• Set exercise: Rewrite the records between the line holding "How much separates" and the line holding "As the photo", inclusive, putting "lit window" in place of "illuminated window" and leaving everything else unchanged.

• Dataset entries:
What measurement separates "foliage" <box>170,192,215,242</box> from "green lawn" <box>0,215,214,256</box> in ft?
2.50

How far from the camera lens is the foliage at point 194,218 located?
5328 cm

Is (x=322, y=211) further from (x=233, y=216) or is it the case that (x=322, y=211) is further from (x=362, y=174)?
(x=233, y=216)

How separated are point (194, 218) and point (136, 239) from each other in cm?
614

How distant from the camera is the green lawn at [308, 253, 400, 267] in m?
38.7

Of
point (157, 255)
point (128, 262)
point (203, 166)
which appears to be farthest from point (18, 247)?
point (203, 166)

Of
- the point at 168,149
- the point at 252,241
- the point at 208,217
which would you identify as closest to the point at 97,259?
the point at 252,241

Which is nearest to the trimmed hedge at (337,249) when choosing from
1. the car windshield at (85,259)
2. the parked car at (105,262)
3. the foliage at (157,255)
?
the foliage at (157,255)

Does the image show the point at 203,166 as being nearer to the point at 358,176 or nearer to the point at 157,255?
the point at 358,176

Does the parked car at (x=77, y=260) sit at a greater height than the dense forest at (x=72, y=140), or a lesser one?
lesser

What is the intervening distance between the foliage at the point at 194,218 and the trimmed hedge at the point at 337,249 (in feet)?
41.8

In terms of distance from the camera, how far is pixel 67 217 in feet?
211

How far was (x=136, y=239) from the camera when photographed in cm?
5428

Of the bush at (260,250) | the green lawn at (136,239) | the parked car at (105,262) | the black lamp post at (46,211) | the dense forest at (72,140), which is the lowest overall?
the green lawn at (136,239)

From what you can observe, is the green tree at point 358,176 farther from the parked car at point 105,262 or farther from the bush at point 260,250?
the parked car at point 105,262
...
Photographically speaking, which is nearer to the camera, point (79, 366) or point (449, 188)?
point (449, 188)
---
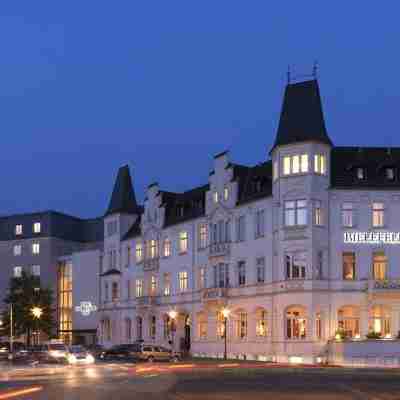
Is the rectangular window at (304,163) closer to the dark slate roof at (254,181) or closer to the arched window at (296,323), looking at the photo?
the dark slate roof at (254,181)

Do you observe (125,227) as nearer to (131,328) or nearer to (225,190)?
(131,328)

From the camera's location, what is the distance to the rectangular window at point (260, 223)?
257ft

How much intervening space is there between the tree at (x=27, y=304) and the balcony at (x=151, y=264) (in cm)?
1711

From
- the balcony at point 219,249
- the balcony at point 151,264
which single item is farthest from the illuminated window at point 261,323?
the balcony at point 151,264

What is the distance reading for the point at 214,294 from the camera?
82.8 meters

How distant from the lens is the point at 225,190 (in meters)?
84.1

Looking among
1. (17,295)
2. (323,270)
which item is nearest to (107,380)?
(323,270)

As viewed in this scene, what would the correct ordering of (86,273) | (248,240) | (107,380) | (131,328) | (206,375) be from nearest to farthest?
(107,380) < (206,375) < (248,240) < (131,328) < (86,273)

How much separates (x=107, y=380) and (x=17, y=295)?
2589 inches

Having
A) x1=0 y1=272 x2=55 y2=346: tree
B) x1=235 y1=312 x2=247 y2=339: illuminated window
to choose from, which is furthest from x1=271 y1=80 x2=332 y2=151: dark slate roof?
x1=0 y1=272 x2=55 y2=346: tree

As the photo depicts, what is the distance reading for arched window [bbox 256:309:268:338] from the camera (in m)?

• Correct answer:
How much separates (x=107, y=380) and (x=17, y=295)?
2589 inches

Having
A) x1=0 y1=272 x2=55 y2=346: tree
B) x1=235 y1=312 x2=247 y2=339: lit window
to choose from, which is furthest from x1=271 y1=80 x2=332 y2=151: dark slate roof?
x1=0 y1=272 x2=55 y2=346: tree

As the photo depicts, what is the distance reading for arched window [bbox 256:309:268:338] from the camera (in m)?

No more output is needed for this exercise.